Just the first little group of Apostolic men, Clement, Ignatius, and Polycarp, omitted to quote from the written records by name, because they had heard with their ears the words of the Gospels and the teaching of the Epistles from the lips of the Apostles of the Lord. But by the next generation of teachers, made up of men who had not been privileged to hear the voices of Peter, Paul, and John, while identically the same faith was taught and in almost the same words, the written traditions of these same men were quoted, and with ever greater circumstantiality as the years of the second century wore on. We would instance Papias, Justin, Irenaeus, Clement, Tertullian, the Christian teachers at Hierapolis and at Rome, at Lyons, Alexandria and Carthage, never varying in the great essential doctrines, never suggesting any novel doctrine, only quoting from the same original records with ever greater accuracy and care as time advanced, teaching the same fundamental truths as did the Apostolic Fathers, Clement, Polycarp, and Ignatius.

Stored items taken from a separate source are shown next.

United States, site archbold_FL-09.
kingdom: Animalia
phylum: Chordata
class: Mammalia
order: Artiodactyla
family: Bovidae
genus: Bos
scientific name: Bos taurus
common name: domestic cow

The earliest "versions" into which the books of the New Testament were translated from the original Greek in which they were first written, the Syriac and the old Latin, both translations certainly made in the second century, tell the same story of the unity of Catholic Christendom in the all-important matter of the Records of primitive Christianity, received and acknowledged by the Christian Churches of the East and the West. The witness of these earliest translations is most weighty, for while they exhibit the books contained in what is termed the New Testament Canon, they sanction no Apocryphal books whatever. They speak here of the unity of the primitive Church, with the voice of very early Christendom, a voice none can gainsay or dispute.
This wonderful unity of the early Church in its estimate of the Divinity of the Founder, of His ever-presence among each company of those who believed in Him, and of His support of each individual member; in the great doctrines connected with the Founder, in the worship of the Church, in the government of the Church, in its acknowledgment of the one primitive tradition of the Founder's teaching, oral and written; is one of the secrets of its enormous power, which no opposition, no persecution, ever affected or touched. That unity immeasurably helped to secure the eventual triumph of the Church in the first quarter of the fourth century.